Nevermind the fact that a content provider could lose ad revenue, truly the underlying evil in this is that ISPs can change your content. This is why net neutrality is important. Data needs to be untouched as it traverses the Internet.
Crazy how some ISPs would be bold enough to do this. Consider the following scenario:
You’re browsing your favorite blog site, say dForge.net. All of the sudden, an H&R Block ad creeps up from the bottom because, you know, it’s tax season. Nothing unusual, right? It’s just an ad. From a company who can do your taxes, which is actually pretty good timing. Except it is unusual. Because that ad actually isn’t endorsed by dForge.net. How?
What happens is, in fact, extremely interesting. And it can happen at any time along the way from the server (dForge.net) to the client (you). Web traffic, for the most part, is sent in clear text. ISPs know this and could, on the fly, modify content before it reaches the client. So, essentially, this is what happens:
- Client web browser makes a request to the web site.
- Request goes through client’s ISP.
- Request gets routed through the Internet.
- Request goes through server’s ISP.
- Response goes through server’s ISP.
- Response gets routed through the Internet.
- Response goes through client’s ISP.
- Client web browser receives response and displays the web page.
This is akin to someone setting up a milkshake stand in front of your general store. Your general store is at a great location, on top of a hill. You sell milkshake, too, because you’ve noticed that after climbing that hill, some customers become extremely thirsty. Unfortunately, though, some customers will buy from the milkshake stand (because, you know, it’s right there!), and some won’t, but bottom line is you’ve lost revenue.
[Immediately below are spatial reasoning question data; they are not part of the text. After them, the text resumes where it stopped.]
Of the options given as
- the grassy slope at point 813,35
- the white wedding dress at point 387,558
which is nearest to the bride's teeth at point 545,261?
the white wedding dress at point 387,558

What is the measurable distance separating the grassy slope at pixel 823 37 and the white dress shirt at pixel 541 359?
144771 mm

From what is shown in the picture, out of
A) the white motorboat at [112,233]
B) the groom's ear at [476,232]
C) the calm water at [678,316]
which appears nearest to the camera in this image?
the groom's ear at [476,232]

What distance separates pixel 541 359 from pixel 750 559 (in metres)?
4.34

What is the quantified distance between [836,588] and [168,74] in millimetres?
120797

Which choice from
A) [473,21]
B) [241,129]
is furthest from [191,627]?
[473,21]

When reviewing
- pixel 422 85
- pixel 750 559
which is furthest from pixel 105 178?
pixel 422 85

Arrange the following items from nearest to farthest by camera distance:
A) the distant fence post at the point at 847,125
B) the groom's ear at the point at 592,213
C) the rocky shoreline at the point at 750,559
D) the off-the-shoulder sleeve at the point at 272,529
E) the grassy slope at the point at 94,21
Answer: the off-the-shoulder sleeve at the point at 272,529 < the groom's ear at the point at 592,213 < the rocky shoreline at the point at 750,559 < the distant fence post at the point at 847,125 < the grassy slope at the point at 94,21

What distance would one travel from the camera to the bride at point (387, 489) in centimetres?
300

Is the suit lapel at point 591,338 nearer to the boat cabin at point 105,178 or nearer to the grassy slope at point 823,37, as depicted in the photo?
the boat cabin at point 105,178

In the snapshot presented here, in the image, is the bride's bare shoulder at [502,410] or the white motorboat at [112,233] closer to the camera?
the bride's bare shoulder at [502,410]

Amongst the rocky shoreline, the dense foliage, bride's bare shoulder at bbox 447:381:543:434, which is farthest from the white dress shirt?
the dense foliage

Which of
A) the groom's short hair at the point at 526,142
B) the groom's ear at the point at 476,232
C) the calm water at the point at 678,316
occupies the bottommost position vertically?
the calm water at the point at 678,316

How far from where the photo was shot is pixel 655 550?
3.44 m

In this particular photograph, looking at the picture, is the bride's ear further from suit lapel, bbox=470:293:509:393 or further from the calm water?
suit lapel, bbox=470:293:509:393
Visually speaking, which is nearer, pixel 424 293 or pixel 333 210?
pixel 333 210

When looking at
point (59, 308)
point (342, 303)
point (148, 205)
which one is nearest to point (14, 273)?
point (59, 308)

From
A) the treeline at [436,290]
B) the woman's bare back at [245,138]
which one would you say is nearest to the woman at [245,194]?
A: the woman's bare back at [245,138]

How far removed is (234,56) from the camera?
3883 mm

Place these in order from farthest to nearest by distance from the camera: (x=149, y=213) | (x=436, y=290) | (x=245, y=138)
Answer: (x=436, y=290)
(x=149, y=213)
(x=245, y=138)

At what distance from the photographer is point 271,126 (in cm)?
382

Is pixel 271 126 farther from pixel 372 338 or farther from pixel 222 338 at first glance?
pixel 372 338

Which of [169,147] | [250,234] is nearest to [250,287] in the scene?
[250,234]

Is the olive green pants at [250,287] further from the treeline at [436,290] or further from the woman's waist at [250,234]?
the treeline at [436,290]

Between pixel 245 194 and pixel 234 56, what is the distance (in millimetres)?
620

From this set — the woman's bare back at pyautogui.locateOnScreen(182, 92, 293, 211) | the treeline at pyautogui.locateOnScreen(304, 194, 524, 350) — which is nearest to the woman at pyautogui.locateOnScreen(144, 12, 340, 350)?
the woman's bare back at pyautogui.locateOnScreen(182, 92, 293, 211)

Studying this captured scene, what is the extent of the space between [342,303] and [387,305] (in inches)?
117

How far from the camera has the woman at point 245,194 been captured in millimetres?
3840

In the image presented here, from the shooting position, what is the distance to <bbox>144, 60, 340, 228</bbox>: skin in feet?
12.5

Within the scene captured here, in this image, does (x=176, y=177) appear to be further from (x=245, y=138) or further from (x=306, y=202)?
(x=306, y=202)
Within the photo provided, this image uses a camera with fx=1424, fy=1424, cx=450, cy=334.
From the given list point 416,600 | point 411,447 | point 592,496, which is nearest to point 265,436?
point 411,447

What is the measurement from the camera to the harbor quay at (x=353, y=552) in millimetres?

Nevermind the fact that a content provider could lose ad revenue, truly the underlying evil in this is that ISPs can change your content. This is why net neutrality is important. Data needs to be untouched as it traverses the Internet. It most certainly should not be discriminated based on user/content/site/whatever. Any unsolicited modification of that data is wrong. ISPs do not speak for me. I don’t even use H&R Block. Maybe I think TurboTax is better. Maybe my milkshake is better!
Implementing SSL on your site is easier said than done, however. For example, if you’re a content provider that relies on ad revenue, your ad content will also need to be secured over SSL. So let’s say you use Google Adsense to provide your ads. Google would need to provide resource links that are secured over HTTPS. Unfortunately as of this writing, Google does not provide this so you’ll likely have to find an ad provider that supports SSL (Adspeed seems to support this).
So, go get that SSL certificate and start serving your pages securely over the Internet! Google did it. dForge.net did it (well, I at least somewhat have it; I use Google Adsense so it partially works!). Now, so should you.